Ain’t I a Woman?: Blackness and Expansive Notions of Femininity

Alice Walker, Sojourner Truth, Audre Lorde and Kimberle Crenshaw

“Ain’t I a woman? Look at me, I have plowed and planted, and gathered into barns, and no man could head me. And ain’t I a woman?” – Sojourner Truth

The complexity of Black women’s experiences and perspectives have consistently challenged Western notions of femininity. At the intersections of race, gender, and class, the very existence of Black women pushes against narrow definitions of what it means to be women.

Historically, in the Western imagination, Black women have been either masculinized beasts of burden, desexualized mammys, or hypersexualized jezebels. These seemingly contradictory stereotypes work together in denying and perverting the humanity of Black women, and seek to cast Black women as perpetual others whose value lies in their labor or sexual availability.

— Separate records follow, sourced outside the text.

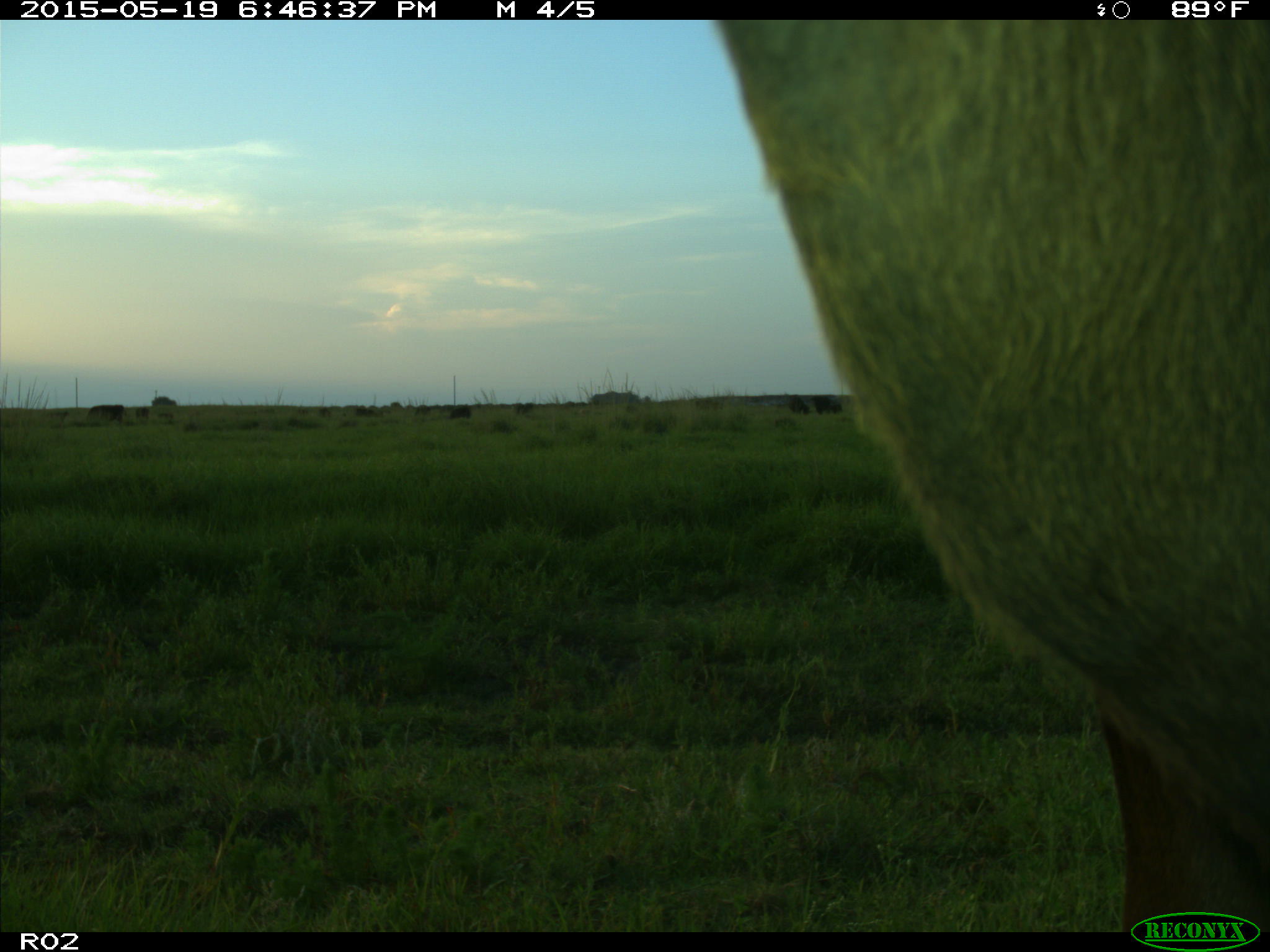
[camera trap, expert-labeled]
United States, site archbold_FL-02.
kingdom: Animalia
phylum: Chordata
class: Mammalia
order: Artiodactyla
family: Bovidae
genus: Bos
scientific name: Bos taurus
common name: domestic cow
Bos taurus (domestic cow).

Colonizers also actively worked to suppress African understandings of gender fluidity and expansive notions of sexual orientation, further alienating Black women from their full personhood.

Despite a society committed to erasure, Black women have always resisted. In 1851, at the Women’s Convention in Akron, Ohio,  Sojourner Truth delivered her famous “Ain’t I a Woman” speech, directly confronting how the nascent feminist movement was attempting to leave Black women behind. White women had historically been promoted as the feminine ideal, requiring protection and delicacy, both of which were categorically denied to Black women. And yet, Sojourner challenged, “Ain’t I a Woman?”

“Womanism is embracing the courage, audacity, and self-assured demeanor of Black women, alongside their love for other women, themselves, and all of humanity.” – Alice Walker

As mainstream feminism developed, and the right to vote led to conversations around the right to work, Black women found their issues sidelined yet again. After all, the American economy had always relied upon Black women’s labor.

Sharing the vision for a more inclusive and expansive social movement, Sojourner Truth passed the baton to Alice Walker who coined the term “Womanism” in her 1983 book “In Search of Our Mother’s Gardens: Womanist Prose.” She described mainstream feminism as a movement led by white women to serve white women's goals and can often be indifferent to, or even in opposition to the needs of Black women.

In contrast, womanism, although inclusive of feminism, is fundamentally dedicated to the history and experiences of Black women. Womanism directly deals with the reality that Black women face both racialized and gendered oppression, and posits that solving for one cannot exclude solving for the other. Walker’s vision also included a queer lens, where the connection to and the love of women go beyond labels of sexual orientation.

The erotic is a resource within each of us that lies in a deeply female and spiritual plane, firmly rooted in the power of our unexpressed or unrecognized feeling.” – Audre Lorde

As a contemporary of Alice Walker, the work of queer writer and poet Audre Lorde deeply engaged the complex inner worlds of Black women as both a personal and political project.

She believed that due to stereotypes like the desexualized mammy or the hypersexualized jezebel, mainstream feminism’s efforts around sexual liberation and the right to choose could not adequately address Black women’s complicated experiences around sensuality, sexual agency, and reproductive freedom.

Lorde’s work welcomed Black women back into their bodies. Instead of rendering Black women as sexual objects, in her 1978 essay, “Uses of the Erotic: The Erotic as Power,” Lorde encouraged her sisters to see themselves as sensual subjects able to access their instincts as a source of feminine information, joy, and power.

This reclamation of bodily autonomy and self-perception empowered Black women to reject society’s insistence that their expressions of self were shameful. Instead, these words celebrated the wholeness of their being and the power of their embodied femininity.

“We must begin to tell Black women's stories because, without them, we cannot tell the story of Black men, white men, white women, or anyone else in this country.”Kimberle Crenshaw

The fact is that a truthful, expansive, and grounded understanding of Black women’s humanity benefits everyone.

Celebrated intellectual and political writer Kimberle Crenshaw’s work on intersectionality stands on the shoulders of Sojourner Truth, Alice Walker, Audre Lorde, and countless other ancestors in centering the freedom of Black women in any pursuit of justice.

Crenshaw expounded that there is no oppressive force under which Black women do not carry the heaviest burden. Yet paradoxically, mainstream social movements — whether dealing with issues of gender, queerness, or race — have consistently asked Black women to wait for their time.

That time is now.

When Black women are seen, respected, and held as full humans with all the complexities and multiplicities therein, all peoples are afforded greater access to their truest selves. As we celebrate Women’s History Month, we stand in the long canon of Black women who have refused to let the world define us, and instead dig the deep wells of freedom, self-love, and justice from which all can drink.